*EXTRACT TO READ:*

*** Block opens ***

Anthem, AZ Real Estate – Are we in another bubble?

Picture of bubble

 

With rising Anthem home prices over the past two years there have started to be murmurs of another real estate bubble forming.   My inclination is to say no, we are not in a bubble, and here’s why.  First, yes, home prices have risen dramatically but not beyond affordability.  Second, lending practices are tighter these days.   And third, the speculative market is quite different from the market of 2004-2007.  Let’s take a look at the prices themselves first.

Phoenix, and therefore Anthem, was one of the worst hit metropolitan areas in the country during the market downturn.  On average Valley home prices took a 50-55% hit.   Some places, such as Anthem were hit even harder, upwards of a 60% decline from the peak.  As with any panic sell off there’s a tendency for a market to shoot past what the real market bottom should be.  And that’s what I believe happened here in the Phoenix/Anthem market.  Our market probably dropped about 10% below what it really should have.  When people are spooked about markets they are VERY reluctant to get back in.  Which can cause a self-fulfilling prophecy of downward pressure.  At the bottom of our market very few people were willing to dip their toe in the pool, which continued the downward slide past what the reasonable and expected market bottom should have been.  You see this happen all the time in stock market panic sell offs.  So taking that into account, and the fact that our market prices have increased by about 25% from the market bottom, the true rate of appreciation is more like about 15%.  Over a two-year span that’s a reasonable rate of growth, especially after such a steep sell off.  Now, that being said, I do not think we will continue at that pace.  As more and more homeowners find themselves getting out from underwater on their mortgages we will see more homes come on the market.  And, the builders are starting to build again, which will provide more homes on the market inventory.  These two eventualities will maintain a level of affordability for buyers coming back into the market.

Speaking of affordability, with interest rates at all time lows, and home prices still well off from the market peak of 6 years ago, buying a home here in the Phoenix/Anthem area is still a great deal.  During the market down turn many home owners were forced to short sale their homes or lost their homes to foreclosure all together.  This caused a glut of renters on the market at a time when there weren’t a lot of rental homes available.  Simple supply and demand economics dictated that rental rates would go up.  And they did, eventually driving rents past the cost of buying a home.  And now, several years after most of these people lost their homes, they’re ready to get back into the home buying market again.  And it makes economic sense to do so,  however, due to the number of investors who have come back in the market, rental rates will start to drop.  We’re already starting to see some evidence of this occurring.

In addition to home affordability, there’s another major factor different about this market.  Lending practices.  During the halcyon days of 2004-2007 the market was flooded with exotic loan package that didn’t require buyers to have down payments, didn’t require buyers to have good credit, and in some cases didn’t even require buyers to show proof of employment.  For the most part, those days are gone.  Thankfully so.  Nowadays a buyer will have to have a minimal down payment (there are still some exceptions, ie. VA loans), good credit, a job, and income to debt ratios that are reasonable.  They way it should be.  These changes have made it more difficult for buyers to purchase, but it’s brought about a more stable cadre of home buyers into the market.  Buyers that will be able to stay in their homes for the long-term and who will be able to persevere through future economic road bumps.

*** Block closes ***

*AIM OF THE TASK:* According to the Anthem real estate article, by how much did Valley home prices fall on average during the market downturn? The listing that comes next has no connection to the text.

*INFORMATION SHOWN:*
*** Block opens ***

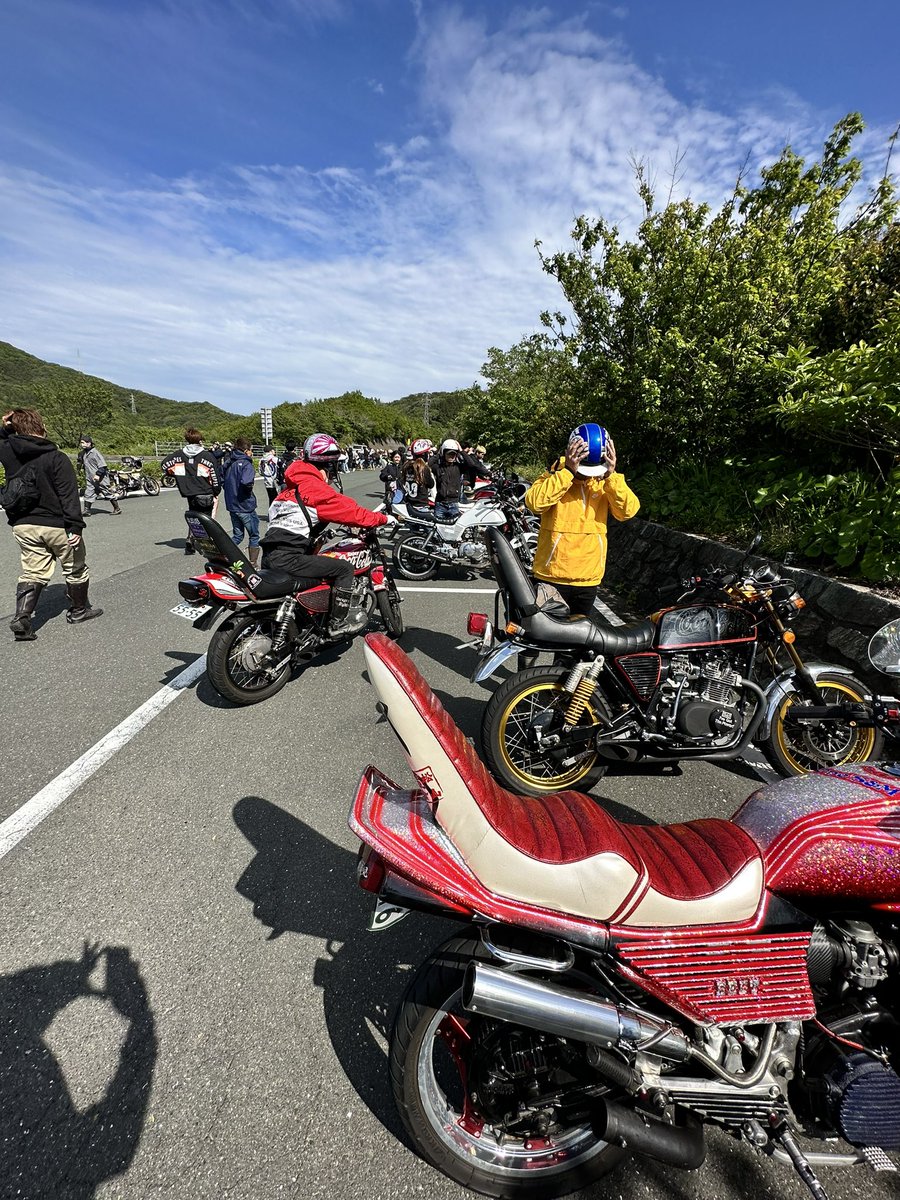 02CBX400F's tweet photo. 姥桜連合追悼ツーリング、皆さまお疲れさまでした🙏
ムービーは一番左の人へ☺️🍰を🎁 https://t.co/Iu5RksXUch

*** Block closes ***

*YOUR RESPONSE:* By 50-55%.